§ Exercise passage:
"""
Post by sunbeam777 on Nov 28, 2011 14:23:52 GMT -5
SEC-Citi Pact Rejected by Judge Rakoff
By CHAD BRAY And JEAN EAGLESHAM
NEW YORK—A federal judge who has sharply criticized the Securities and Exchange Commission's approach to settling securities cases has rejected a $285 million settlement with Citigroup Inc. over a mortgage-bond deal.
JUDGE JED S. RAKOFF
In an order Monday, U.S. District Judge Jed S. Rakoff said the regulator, by not forcing the bank to admit to wrongdoing, failed to provide him with "a framework for determining" if the agreement is appropriate.
"The SEC's long-standing policy—hallowed by history, but not by reason—of allowing defendants to enter into consent judgments without admitting or denying the underlying allegations, deprives the court of even the most minimal assurance that the substantial injunctive relief it is being asked to impose has any basis in fact," the judge said.
Earlier this year, the SEC accused Citigroup of failing to disclose to investors its role in selecting underlying investments in the $1 billion mortgage-bond deal called Class V Funding III—or that it retained a "short" position betting against those assets.
On Monday, the judge consolidated the Citigroup lawsuit with a separate but related case brought by the SEC against a former Citigroup employee who allegedly was the principal employee responsible for overseeing the deal's structure. He set the consolidated case for trial on July 16, 2012.
"""
§ Data:
"""
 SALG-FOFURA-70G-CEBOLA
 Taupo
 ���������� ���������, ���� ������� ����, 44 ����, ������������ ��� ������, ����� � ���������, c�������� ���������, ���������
"""
§ Work instruction 1:
In the news post about Judge Rakoff rejecting the SEC's settlement with Citigroup, what date did he set for the trial of the consolidated case?
§ Work instruction 2:
Carry on the news post about Judge Rakoff rejecting the SEC's settlement with Citigroup, starting after its last sentence.

§ Task response 1:
July 16, 2012.

§ Task response 2:
A Citigroup spokeswoman declined to comment Monday, saying the bank would have no comment until it had reviewed the order. The SEC didn't immediately have a comment when reached Monday.
The SEC has argued in part that it has been able to reach settlements and avoid protracted litigation in the past by not requiring an admission of wrongdoing.
At a hearing earlier this month, Matthew T. Martens, chief litigation counsel in the SEC's enforcement division, said the regulator has settled cases in a similar fashion to the Citigroup pact for nearly 40 years in order to avoid having the company later deny to the public that it had committed such activity.
However, Judge Rakoff is critical of that approach, saying the public interest requires a fuller understanding the facts.
"In much of the world, propaganda reigns, and truth is confined to secretive, fearful whispers. Even in our nation, apologists for suppressing or obscuring the truth may always be found," the judge said in his order Monday. "But the SEC, of all agencies, has a duty, inherent in its statutory mission, to see that the truth emerges; and if fails to do so, this court must not, in the name of deference or convenience, grant judicial enforcement to the agency's contrivances."
The judge's decision isn't dissimilar from prior cases he has handled involving the SEC.
In 2010, the judge reluctantly approved a revised settlement between Bank of America Corp. and the SEC over the bank's disclosures before its acquisition of Merrill Lynch after the pact was increased to $150 million and he received more information about the decision-making process behind the merger disclosures.
Last year, the judge also ordered the SEC and trading firm Schottenfeld Group LLC to provide additional details about how a disgorgement figure was calculated in a settlement of a closely watched insider-trading case, but eventually approved the deal.
"Although the prophylactic measures appear somewhat superficial, the court, after giving the requisite deference to the plaintiff's assessment in this regard, hereby approves the settlement," the judge said in approving the Schottenfeld settlement.
On Monday, Judge Rakoff questioned whether the Citigroup pact did more than serve the "narrow interests" of the parties.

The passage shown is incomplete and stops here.